#### [Fuente]
★ ★ ★ ★ ★

España

Álvaro Pombo y el destino del cisne de Huxley

La oscuridad de su escritura se acabó con la que quizá sea su obra más importante: “El metro de platino iridiado”

Álvaro Pombo y García de los Ríos nació en la ciudad de Santander, que entonces pertenecía a la provincia de Santander y no a Cantabria, el 23 de junio de 1939, recién terminada la guerra civil. Su familia no es que fuese acomodada: es que pertenecía a la aristocracia norteña. Su padre fue Cayo Pombo e Ybarra, vinculado a los empresarios y banqueros vascos del mismo apellido; su madre era Pilar García de los Ríos y Caller. En su genealogía hay nobles, guerreros, beatos, traidores, amantes de reyes y todo lo que uno pueda imaginar.

La educación del joven Álvaro fue un problema. Aquel niño flaco, cabezón, propietario de una llamativa nariz, extraordinariamente inteligente y desde luego muy sensible, no parecía tener una particular afición por la lectura. Pasaba el tiempo leyendo “chistes”, como se decía en su tiempo, que eran tebeos (luego cómics) de la época, como Roberto Alcázar y Pedrín o El guerrero del antifaz. Pero pronto descubrió a Julio Verne, a Stevenson, a Salgari, y eso lo cambió todo. El niño Álvaro (no Alvarín o Alvarito; no le gustan sus propios diminutivos) explica que, en su infancia, había dos posibilidades: o leías o jugabas al fútbol, y a él lo del fútbol no se le daba nada bien. Así que se convirtió en un lector voraz y empezó a escribir como una ametralladora. Lo que se le ocurría: artículos, poemas, cuentos, lo que fuese apareciendo por su cabeza.

★ ★ ★ ★ ★

#### [Datos sin procesar]
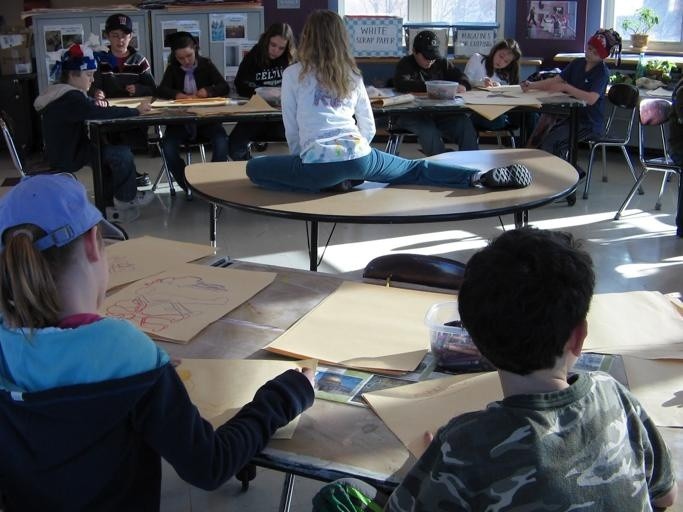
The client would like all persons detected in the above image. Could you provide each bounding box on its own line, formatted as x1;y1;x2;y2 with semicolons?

★ ★ ★ ★ ★

#### [Tareas a realizar]
1) ¿En qué fecha nació Álvaro Pombo, según la fuente?
2) Enumera todos los tipos de personas que, según la fuente, figuran en la genealogía de Álvaro Pombo.

#### [Resultados por tarea]
1) El 23 de junio de 1939.

2) Nobles, guerreros, beatos, traidores y amantes de reyes.